Likewise, we'll create a grouped variable for weight called weight_group. There will be 7 groups:
* <60kg: Less than 60kg	
* 60kg +: 60kg and above
* 70kg +: 70kg and above
* 80kg +: 80kg and above
* 90kg +: 90kg and above
* 100kg +: 100kg and above
* Missing (For null values)

In [39]:
# define a function to recode weight
def get_weight_group(weight):
    weight_group = ''
    if (weight < 60.0):
        weight_group = '<60kg'
    elif (weight >= 60.0 and weight <= 69.9):
        weight_group = '60kg +'
    elif (weight >= 70.0 and weight <= 79.9):
        weight_group = '70kg +'
    elif (weight >= 80.0 and weight <= 89.9):
        weight_group = '80kg +'
    elif (weight >= 90.0 and weight <= 99.9):
        weight_group = '90kg +'
    elif (weight >= 100.0):
        weight_group = '100kg +'
    else: 
        weight_group = 'Missing'
    return weight_group

# add the new column called age_group and apply the above function
afib_df['weight_group'] = afib_df['weight'].apply(get_weight_group)

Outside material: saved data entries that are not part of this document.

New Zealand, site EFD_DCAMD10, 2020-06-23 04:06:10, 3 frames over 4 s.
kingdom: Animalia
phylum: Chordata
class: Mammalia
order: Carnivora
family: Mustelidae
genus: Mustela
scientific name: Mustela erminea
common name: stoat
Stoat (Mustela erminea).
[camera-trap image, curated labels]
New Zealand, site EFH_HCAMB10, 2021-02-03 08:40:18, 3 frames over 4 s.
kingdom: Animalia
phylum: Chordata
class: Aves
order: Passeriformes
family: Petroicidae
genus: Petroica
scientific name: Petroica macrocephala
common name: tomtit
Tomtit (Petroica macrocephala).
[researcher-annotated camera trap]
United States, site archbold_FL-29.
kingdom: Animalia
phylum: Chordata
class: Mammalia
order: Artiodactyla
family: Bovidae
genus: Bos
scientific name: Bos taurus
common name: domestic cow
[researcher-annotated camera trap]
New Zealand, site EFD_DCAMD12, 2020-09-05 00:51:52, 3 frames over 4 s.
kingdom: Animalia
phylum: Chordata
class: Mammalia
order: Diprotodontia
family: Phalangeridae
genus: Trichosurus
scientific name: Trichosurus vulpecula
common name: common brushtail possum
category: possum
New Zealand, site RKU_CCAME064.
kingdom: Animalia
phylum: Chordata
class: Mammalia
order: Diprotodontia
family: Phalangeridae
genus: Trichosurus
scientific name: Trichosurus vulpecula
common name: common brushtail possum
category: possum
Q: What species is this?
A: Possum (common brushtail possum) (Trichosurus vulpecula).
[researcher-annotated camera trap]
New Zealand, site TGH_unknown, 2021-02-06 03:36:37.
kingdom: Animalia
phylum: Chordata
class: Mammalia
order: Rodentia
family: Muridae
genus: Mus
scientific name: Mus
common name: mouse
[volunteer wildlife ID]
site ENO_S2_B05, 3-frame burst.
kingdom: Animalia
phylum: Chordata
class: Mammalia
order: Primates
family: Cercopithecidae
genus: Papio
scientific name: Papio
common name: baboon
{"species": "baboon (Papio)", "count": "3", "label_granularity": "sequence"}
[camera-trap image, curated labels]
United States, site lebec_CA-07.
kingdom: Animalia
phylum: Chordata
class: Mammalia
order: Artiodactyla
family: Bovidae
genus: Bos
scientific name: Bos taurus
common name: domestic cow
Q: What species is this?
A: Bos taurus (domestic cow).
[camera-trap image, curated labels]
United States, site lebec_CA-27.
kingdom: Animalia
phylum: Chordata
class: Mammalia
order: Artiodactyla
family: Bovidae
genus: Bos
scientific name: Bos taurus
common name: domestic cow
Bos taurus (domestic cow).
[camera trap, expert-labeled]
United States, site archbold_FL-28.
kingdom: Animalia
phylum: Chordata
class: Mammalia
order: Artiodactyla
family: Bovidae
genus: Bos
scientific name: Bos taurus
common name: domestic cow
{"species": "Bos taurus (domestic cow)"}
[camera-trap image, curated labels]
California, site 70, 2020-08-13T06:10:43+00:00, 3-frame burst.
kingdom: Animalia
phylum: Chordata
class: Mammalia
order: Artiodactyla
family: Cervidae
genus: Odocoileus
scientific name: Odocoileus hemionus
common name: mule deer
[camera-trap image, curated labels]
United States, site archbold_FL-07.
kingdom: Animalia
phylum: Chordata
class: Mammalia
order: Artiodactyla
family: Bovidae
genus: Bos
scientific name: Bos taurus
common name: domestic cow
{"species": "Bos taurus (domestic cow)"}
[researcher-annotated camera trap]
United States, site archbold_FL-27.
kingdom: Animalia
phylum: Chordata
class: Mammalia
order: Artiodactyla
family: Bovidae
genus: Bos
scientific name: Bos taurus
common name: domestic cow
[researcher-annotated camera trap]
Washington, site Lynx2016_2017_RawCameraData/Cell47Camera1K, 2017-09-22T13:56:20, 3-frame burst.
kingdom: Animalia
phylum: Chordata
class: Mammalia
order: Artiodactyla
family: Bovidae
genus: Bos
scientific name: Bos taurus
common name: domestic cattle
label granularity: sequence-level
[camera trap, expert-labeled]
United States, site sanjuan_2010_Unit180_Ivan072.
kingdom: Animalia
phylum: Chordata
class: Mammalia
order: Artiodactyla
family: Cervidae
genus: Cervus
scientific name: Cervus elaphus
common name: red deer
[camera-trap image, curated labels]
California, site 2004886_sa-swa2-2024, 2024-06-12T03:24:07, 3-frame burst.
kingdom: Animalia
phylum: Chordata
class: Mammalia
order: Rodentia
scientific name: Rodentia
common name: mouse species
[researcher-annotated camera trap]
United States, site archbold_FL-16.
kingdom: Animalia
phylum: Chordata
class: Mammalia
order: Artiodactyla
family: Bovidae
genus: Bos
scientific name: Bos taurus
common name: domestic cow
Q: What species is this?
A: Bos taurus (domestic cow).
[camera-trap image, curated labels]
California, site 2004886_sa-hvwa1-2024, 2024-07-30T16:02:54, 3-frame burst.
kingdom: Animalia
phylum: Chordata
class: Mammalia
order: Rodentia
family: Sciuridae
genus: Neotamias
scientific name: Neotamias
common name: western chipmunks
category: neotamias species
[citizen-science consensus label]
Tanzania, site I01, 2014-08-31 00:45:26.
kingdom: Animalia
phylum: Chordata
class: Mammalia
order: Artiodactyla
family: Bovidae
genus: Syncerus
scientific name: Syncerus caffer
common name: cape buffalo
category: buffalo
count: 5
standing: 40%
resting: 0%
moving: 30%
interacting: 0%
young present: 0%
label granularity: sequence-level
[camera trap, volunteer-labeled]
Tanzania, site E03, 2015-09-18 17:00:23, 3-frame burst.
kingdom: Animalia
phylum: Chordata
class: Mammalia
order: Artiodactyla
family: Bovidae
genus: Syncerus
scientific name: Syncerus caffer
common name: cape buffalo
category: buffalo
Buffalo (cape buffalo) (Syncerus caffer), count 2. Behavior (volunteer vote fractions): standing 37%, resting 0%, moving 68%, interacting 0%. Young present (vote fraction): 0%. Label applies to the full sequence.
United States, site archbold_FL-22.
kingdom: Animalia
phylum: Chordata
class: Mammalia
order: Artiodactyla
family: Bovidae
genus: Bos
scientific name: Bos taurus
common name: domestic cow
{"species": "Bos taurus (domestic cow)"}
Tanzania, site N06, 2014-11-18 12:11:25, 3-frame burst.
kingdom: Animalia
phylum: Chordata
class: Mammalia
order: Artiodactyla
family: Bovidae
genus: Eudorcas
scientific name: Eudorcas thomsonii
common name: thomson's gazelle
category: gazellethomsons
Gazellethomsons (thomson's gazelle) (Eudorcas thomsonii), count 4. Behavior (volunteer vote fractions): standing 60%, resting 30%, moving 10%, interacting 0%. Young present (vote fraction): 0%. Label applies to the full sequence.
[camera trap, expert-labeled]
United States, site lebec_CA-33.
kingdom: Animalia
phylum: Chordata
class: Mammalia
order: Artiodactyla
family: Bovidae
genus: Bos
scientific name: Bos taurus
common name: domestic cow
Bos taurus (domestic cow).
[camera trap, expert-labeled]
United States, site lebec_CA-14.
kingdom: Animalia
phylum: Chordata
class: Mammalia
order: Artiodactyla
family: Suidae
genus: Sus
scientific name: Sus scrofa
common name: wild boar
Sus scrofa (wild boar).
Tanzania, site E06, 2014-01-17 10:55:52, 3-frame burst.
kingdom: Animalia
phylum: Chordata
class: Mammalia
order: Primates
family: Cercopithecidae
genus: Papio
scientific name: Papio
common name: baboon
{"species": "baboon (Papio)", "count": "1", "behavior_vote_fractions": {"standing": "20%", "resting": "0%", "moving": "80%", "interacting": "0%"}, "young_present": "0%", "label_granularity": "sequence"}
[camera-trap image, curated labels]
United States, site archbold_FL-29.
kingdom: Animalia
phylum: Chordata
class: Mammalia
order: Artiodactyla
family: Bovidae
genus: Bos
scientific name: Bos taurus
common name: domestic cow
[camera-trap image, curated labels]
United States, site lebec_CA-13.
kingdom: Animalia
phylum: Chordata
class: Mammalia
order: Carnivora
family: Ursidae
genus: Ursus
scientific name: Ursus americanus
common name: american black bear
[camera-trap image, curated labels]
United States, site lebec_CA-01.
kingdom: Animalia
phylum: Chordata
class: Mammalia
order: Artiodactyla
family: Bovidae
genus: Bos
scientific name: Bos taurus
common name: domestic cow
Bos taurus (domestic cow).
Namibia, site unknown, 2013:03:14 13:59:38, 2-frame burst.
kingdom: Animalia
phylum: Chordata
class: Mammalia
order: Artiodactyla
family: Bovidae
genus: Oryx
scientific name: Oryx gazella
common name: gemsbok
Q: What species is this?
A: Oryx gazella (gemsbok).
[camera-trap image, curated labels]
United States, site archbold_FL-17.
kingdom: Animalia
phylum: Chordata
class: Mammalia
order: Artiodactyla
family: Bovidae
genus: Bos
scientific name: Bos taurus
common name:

We also want to get a year for each record; thus, creating a grouped variable called recording_year.

In [40]:
# get year from recording_date
afib_df['recording_year'] = pd.to_datetime(afib_df['recording_date']).dt.to_period('Y')

In [41]:
# check afib_df
afib_df.head()

Unnamed: 0,diagnosi,ritmi,age,sex,height,weight,recording_date,heart_axis,validated_by_human,strat_fold,age_group,height_group,weight_group,recording_year
0,STACH,2,54.0,0,,,1993-09-01 11:31:17,MID,0,6,50-59 Years,Missing,Missing,1993
1,AFLT,1,54.0,0,,,1993-09-01 11:31:17,MID,0,6,50-59 Years,Missing,Missing,1993
2,SR,0,55.0,0,,,1992-06-09 15:52:36,LAD,1,10,50-59 Years,Missing,Missing,1992
3,STACH,2,29.0,1,164.0,56.0,1997-02-08 18:33:30,,1,1,20-29 Years,1.60m +,<60kg,1997
4,SBRAD,2,57.0,0,,,1994-09-13 10:21:14,MID,0,1,50-59 Years,Missing,Missing,1994


In [42]:
# check shape
afib_df.shape

(6428, 14)

Now we can write the modified dataframe to the new csv file, so we can use it for EDA.

In [43]:
afib_df.to_csv('../../../data/afib_data/new_coorteeqsrafva.csv', index=False)

In [44]:
# read in npy file 
ecgeq_arr = np.load('../../../data/afib_data/ecgeq-500hzsrfava.npy')
ecgeq_arr

array([[[-0.005,  0.135,  0.14 , ..., -0.21 , -0.145, -0.08 ],
        [-0.005,  0.135,  0.14 , ..., -0.21 , -0.145, -0.08 ],
        [-0.005,  0.135,  0.14 , ..., -0.21 , -0.145, -0.08 ],
        ...,
        [ 0.03 , -0.045, -0.075, ..., -0.02 , -0.035, -0.045],
        [ 0.03 , -0.045, -0.075, ..., -0.02 , -0.035, -0.045],
        [ 0.03 , -0.045, -0.075, ..., -0.02 , -0.035, -0.045]],

       [[-0.005,  0.135,  0.14 , ..., -0.21 , -0.145, -0.08 ],
        [-0.005,  0.135,  0.14 , ..., -0.21 , -0.145, -0.08 ],
        [-0.005,  0.135,  0.14 , ..., -0.21 , -0.145, -0.08 ],
        ...,
        [ 0.03 , -0.045, -0.075, ..., -0.02 , -0.035, -0.045],
        [ 0.03 , -0.045, -0.075, ..., -0.02 , -0.035, -0.045],
        [ 0.03 , -0.045, -0.075, ..., -0.02 , -0.035, -0.045]],

       [[-0.17 , -0.13 ,  0.04 , ..., -0.14 , -0.05 , -0.03 ],
        [-0.17 , -0.13 ,  0.04 , ..., -0.14 , -0.05 , -0.03 ],
        [-0.17 , -0.13 ,  0.04 , ..., -0.14 , -0.05 , -0.03 ],
        ...,
        [ 0.

In [45]:
ecgeq_arr.shape

(6428, 5000, 12)

This is a 3D array, which contains **6428 layers, 5000 rows, and 12 columns**. 12 columns represent for 12 leads, which are lead I, II, III, aVF, aVR, aVL, V1, V2, V3, V4, V5, V6. Leads I, II, III, aVR, aVL, aVF are denoted the limb leads while the V1, V2, V3, V4, V5, and V6 are precordial leads.